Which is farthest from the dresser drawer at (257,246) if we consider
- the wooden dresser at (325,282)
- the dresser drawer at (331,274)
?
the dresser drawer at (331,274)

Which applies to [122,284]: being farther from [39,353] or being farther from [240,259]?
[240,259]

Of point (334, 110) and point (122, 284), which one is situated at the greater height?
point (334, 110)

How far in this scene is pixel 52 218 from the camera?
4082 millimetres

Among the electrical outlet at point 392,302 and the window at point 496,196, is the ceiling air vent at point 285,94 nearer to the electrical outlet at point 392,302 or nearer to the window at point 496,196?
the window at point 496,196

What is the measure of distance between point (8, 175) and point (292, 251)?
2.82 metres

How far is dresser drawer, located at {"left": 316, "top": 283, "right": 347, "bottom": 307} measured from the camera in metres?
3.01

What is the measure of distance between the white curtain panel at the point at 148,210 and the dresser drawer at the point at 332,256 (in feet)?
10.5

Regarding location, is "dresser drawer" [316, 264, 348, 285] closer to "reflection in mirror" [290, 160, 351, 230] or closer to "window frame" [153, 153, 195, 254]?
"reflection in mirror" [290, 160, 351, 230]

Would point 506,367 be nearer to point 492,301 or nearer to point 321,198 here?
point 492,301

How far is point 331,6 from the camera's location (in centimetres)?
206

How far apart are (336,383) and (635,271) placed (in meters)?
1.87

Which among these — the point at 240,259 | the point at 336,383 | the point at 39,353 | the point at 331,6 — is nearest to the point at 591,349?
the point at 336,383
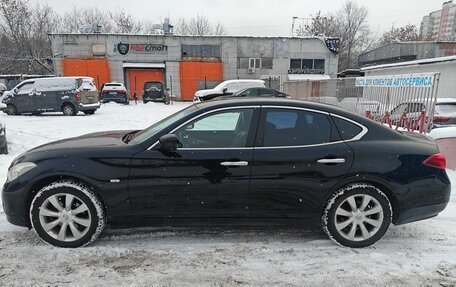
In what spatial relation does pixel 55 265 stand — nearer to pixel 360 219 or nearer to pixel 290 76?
pixel 360 219

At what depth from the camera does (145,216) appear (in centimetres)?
325

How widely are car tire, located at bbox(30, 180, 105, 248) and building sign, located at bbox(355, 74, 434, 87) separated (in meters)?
7.62

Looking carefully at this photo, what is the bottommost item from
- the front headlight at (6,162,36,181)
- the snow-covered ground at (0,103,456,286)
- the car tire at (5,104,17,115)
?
the snow-covered ground at (0,103,456,286)

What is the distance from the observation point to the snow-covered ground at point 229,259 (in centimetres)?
278

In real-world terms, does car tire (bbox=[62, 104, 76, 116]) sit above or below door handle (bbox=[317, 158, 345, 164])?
below

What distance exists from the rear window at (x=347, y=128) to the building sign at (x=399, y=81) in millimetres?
5391

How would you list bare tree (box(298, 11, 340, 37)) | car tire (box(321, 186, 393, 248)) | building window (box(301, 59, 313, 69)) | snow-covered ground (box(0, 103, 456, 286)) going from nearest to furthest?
1. snow-covered ground (box(0, 103, 456, 286))
2. car tire (box(321, 186, 393, 248))
3. building window (box(301, 59, 313, 69))
4. bare tree (box(298, 11, 340, 37))

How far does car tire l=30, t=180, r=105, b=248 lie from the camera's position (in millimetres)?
3174

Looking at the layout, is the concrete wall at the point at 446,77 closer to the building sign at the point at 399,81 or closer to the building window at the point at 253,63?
the building sign at the point at 399,81

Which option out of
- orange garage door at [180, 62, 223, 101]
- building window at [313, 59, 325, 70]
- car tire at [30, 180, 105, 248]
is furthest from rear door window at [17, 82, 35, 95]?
building window at [313, 59, 325, 70]

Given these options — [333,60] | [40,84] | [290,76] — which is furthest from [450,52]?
[40,84]

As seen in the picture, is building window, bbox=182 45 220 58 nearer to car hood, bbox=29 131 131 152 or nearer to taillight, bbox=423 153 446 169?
car hood, bbox=29 131 131 152

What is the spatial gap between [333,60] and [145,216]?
30.6 metres

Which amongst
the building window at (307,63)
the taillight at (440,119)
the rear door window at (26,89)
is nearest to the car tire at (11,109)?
the rear door window at (26,89)
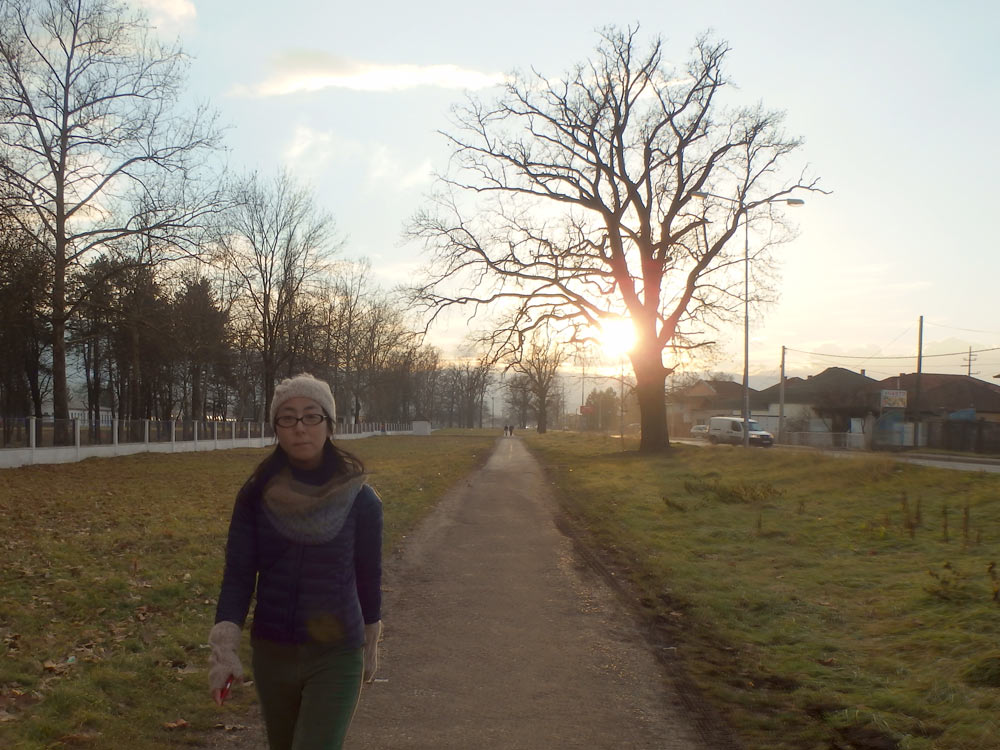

Written problem. Pull out every line of the data above that contains the word "between".

Output below.
What is the measure of distance between point (8, 175) and point (292, 251)?
What is the measure of distance between the white curtain panel at the point at 148,210 and the dresser drawer at the point at 332,256 (in feet)?
What is the spatial gap between [333,60] and [145,216]?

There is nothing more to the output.